Supplied records Start Marker

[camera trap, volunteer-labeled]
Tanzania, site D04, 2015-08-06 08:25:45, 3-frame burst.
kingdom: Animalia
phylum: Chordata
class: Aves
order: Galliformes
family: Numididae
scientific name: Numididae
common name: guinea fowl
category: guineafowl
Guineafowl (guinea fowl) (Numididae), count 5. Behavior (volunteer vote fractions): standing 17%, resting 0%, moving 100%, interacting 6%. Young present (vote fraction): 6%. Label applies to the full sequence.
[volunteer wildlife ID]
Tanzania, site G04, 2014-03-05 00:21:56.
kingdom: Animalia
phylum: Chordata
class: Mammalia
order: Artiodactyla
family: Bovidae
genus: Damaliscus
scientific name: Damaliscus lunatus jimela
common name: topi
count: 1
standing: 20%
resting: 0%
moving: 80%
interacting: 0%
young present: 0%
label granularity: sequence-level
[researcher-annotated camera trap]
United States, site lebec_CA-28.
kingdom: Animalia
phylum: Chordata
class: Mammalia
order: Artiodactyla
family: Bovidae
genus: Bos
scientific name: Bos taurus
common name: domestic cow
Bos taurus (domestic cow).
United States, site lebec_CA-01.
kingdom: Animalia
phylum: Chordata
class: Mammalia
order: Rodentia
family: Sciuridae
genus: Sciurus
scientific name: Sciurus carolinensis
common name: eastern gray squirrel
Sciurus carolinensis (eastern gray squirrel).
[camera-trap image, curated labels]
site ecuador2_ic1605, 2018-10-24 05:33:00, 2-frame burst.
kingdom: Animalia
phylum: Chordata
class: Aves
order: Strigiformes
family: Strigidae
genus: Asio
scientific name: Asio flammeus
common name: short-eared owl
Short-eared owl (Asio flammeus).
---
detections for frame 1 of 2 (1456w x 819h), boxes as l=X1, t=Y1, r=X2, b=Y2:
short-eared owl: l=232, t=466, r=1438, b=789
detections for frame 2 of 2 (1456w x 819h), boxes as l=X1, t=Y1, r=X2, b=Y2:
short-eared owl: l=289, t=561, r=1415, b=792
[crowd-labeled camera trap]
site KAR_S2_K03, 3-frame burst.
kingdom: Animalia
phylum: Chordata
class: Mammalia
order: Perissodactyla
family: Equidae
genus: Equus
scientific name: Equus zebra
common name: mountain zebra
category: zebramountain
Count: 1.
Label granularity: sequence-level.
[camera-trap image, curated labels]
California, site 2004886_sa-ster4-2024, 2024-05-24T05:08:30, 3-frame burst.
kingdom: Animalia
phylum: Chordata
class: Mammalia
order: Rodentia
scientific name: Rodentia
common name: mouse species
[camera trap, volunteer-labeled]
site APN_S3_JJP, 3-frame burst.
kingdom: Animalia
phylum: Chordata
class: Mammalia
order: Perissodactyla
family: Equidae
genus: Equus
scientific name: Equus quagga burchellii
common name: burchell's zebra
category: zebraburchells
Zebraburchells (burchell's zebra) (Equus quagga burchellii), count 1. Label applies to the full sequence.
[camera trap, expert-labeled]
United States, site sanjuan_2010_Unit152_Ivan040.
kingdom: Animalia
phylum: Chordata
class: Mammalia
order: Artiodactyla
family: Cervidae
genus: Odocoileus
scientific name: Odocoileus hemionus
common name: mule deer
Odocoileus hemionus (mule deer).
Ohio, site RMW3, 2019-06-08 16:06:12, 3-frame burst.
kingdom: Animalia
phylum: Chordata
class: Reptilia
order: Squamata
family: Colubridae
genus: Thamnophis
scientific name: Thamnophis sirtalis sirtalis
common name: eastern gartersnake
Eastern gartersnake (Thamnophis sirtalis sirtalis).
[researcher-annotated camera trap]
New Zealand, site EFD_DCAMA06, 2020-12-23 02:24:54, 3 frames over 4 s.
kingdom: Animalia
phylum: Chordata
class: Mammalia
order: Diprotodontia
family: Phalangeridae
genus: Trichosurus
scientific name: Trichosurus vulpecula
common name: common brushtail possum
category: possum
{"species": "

Supplied records End Marker

* Goal of the exercise:
Filter the records above, keeping each line that contains the word "family".

* Answer below:
family: Numididae
family: Bovidae
family: Bovidae
family: Sciuridae
family: Strigidae
family: Equidae
family: Equidae
family: Cervidae
family: Colubridae
family: Phalangeridae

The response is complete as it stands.